Moshu
- Species: Red panda
- Sex: Male
- Died: Oregon Zoo, Portland, Oregon, United States

= Moshu =

Red panda

Moshu was a male red panda who lived at the Oregon Zoo in Portland, Oregon. He was born at the Red River Zoo in Fargo, North Dakota on June 20, 2011. He joined the zoo in 2019 and died in 2025.

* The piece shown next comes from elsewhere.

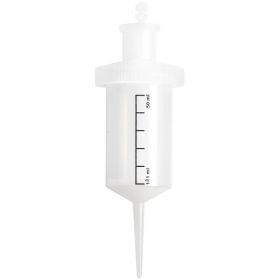 Rainin Syring Encode™,Strl,50ml,ENC-50MLS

Previously, Moshu lived at the Nashville Zoo. Moshu lived with another red panda Mei Mei at the Oregon Zoo. The pair were relocated to Oregon as part of the Association of Zoos and Aquariums' Species Survival Plan for red pandas. Mei Mei gave birth to the pair's first cub Pabu in 2020. Mei Mei and Pabu were relocated to ZooMontana in Billings, Montana in 2021 because the male cub was too old to live with Moshu but too young to be without his mother.

Moshu was nicknamed "Sir Snacks-a-lot". In his late years, he was diagnosed with severe cardiovascular disease and he received cold laser therapy for pain management. He also received physical therapy and ramps were added so he could climb more easily. He lived almost fourteen years and fathered four cubs. According to The Oregonian and KOIN, Moshu was a "fan-favorite" of the Oregon Zoo and was popular on the zoo's social media accounts. The zoo's "Moshu Mondays" series had featured close-ups of him. The Oregonians Zaeem Shaikh said Mosgu "became somewhat of an Oregon celebrity" and noted that U.S. Sen. Ron Wyden had visited him. Artist Mike Bennet, who had painted a wooden cutout inspired by Moshu, shared a photograph of his work on social media and wrote, "Rest easy Moshu".